22 Uhr und die Sonne steht so hoch am Himmel, als wäre es Mittag. Ohne einen Blick auf die Uhr, wäre es unmöglich festzustellen, wie spät es ist.

"Manchmal komme ich drauf, es ist Mitternacht und ich habe noch nicht gegessen", erzählt Viktoria uns, als wir sie im Rahmen vom "Europa Express" treffen. Sie ist aus Niederösterreich, macht aber im finnischen Rovaniemi gerade ein Erasmus-Semester. 
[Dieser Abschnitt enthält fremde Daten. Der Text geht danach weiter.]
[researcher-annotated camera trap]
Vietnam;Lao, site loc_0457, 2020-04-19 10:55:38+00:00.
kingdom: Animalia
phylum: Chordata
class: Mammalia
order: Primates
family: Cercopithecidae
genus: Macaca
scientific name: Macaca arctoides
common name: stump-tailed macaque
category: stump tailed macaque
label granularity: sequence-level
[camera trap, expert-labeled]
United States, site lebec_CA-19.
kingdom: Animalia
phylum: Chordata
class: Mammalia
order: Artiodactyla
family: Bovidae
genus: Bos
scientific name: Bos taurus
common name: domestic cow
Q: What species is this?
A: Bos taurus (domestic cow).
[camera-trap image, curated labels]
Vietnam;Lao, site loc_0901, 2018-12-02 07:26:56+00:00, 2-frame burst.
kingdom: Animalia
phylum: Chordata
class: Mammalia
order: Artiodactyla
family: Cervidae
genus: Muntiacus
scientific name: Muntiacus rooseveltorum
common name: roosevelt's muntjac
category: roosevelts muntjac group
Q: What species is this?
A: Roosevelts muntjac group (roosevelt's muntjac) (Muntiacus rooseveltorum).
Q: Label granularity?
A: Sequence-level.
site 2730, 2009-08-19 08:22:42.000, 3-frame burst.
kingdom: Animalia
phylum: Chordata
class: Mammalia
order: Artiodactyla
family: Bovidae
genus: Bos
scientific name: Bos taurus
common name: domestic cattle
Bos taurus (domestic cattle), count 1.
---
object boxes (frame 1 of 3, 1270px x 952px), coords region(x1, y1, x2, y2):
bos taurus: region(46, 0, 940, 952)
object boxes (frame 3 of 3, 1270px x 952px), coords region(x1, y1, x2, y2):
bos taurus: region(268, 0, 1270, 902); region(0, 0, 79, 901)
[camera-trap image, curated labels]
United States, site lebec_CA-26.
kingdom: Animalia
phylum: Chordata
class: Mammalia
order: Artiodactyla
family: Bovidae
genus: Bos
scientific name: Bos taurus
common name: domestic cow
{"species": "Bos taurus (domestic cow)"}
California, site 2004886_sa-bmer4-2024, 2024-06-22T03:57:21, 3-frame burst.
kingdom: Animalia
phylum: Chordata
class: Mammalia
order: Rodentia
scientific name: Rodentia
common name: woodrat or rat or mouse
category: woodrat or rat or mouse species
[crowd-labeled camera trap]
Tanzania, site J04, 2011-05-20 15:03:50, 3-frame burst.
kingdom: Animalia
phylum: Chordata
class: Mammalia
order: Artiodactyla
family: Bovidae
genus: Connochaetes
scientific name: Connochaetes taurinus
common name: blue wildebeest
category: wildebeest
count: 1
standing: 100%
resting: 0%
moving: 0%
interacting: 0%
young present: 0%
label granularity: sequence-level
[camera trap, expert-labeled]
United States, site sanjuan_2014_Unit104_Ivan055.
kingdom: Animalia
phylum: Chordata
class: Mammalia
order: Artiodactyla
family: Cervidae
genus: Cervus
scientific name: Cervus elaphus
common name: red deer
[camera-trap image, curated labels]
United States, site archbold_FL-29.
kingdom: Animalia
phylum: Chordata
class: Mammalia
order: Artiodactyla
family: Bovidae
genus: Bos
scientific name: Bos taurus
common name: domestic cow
Gemeinsam mit Freund:innen picknickt sie am Strand - bis spät in die Nacht. An diesem Tag ist es nämlich auch noch außerordentlich warm, in der Sonne hat es um die 22 Grad; manch einer sitzt sogar in Bikini oder Badehose da, auch wenn das ein wenig frisch ist.

Unterwegs mit dem Snowmobile

Am Fluss fahren kleine Boote, nichts lässt erahnen, dass hier bis vor wenigen Wochen alles komplett zugefrorenen war. Zu der Zeit waren dort Snowmobiles unterwegs, Viktoria war mit einer Freundin auf dem Fluss Eislaufen - das ist Ende Mai schwer vorstellbar.

Für Finnland gehört das aber dazu: Es schlägt von einem Extrem ins andere. Im Jänner geht die Sonne in Rovaniemi erst um etwa zehn Uhr auf und bereits um 15 Uhr wieder unter.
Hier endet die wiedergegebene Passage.